20) Sum up: "I think this election comes down to economic opportunity, national security, and American unity."

There wasn't a single headline in the entire 20-minute poll- and focus group-tested speech, or the others delivered in Nebraska and Colorado, which hit many of the same points. And by the way, Clinton's speeches are about one-third the length of Trump's unscripted performances, which often go over an hour, giving Trump far more chances to say something controversial.

Trump has often mocked the kind of speech Clinton gives. At a huge rally in Dallas last fall, Trump pledged never to give a canned presentation. "That would be so much easier," he said. "We read a speech for 45 minutes. Everybody falls asleep, listening to the same old stuff ..."

Trump doesn't do that. His speeches are long, stream-of-consciousness affairs, with the potential to erupt into news at any moment. From Trump's perspective, Clinton's are the worst type of boring.

But boring can work.

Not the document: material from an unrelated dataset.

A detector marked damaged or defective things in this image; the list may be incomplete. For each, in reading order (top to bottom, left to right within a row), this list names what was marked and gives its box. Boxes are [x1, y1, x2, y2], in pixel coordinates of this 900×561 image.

Look at Clinton's summation. Her presentation is entirely consistent with the issues that voters say are the most important in this election. Asked in the most recent Fox News polls which is the most important issue facing the country, voters most named the economy and national security. (The two topics were tied with 22 percent each.) When Clinton says, "I think this election comes down to economic opportunity, national security and American unity," she's not speaking off the cuff.

None of this means that Clinton, as president, might actually accomplish what she promises. For example, Clinton made big promises on jobs in her 2000 campaign for a Senate seat from New York, the Washington Post reported Sunday, and those promises came to nothing. Now, she's saying similar things again. It worked in New York in 2000 and 2006. Research and instinct indicate it's still what voters want to hear.

And she'll keep saying it. He might mock her, he might criticize her, he might give her new nicknames, but one thing Trump can count on is that Clinton will pursue her campaign relentlessly. She will never give up.

Think back to 2008, in her epic battle with then-Sen. Barack Obama for the Democratic nomination. Clinton wasn't very good at campaigning. But her effort had a plodding, one-foot-in-front-of-the-other quality to it that suggested while Clinton could never be a spectacular candidate like her opponent Obama, she nevertheless would keep moving forward until she achieved her goal.

One can go a long way in life by putting one foot in front of the other. In '08, Clinton ran into an overwhelming force in Obama. Now, things appear to be lining up her way. She'll do boring to win, any day.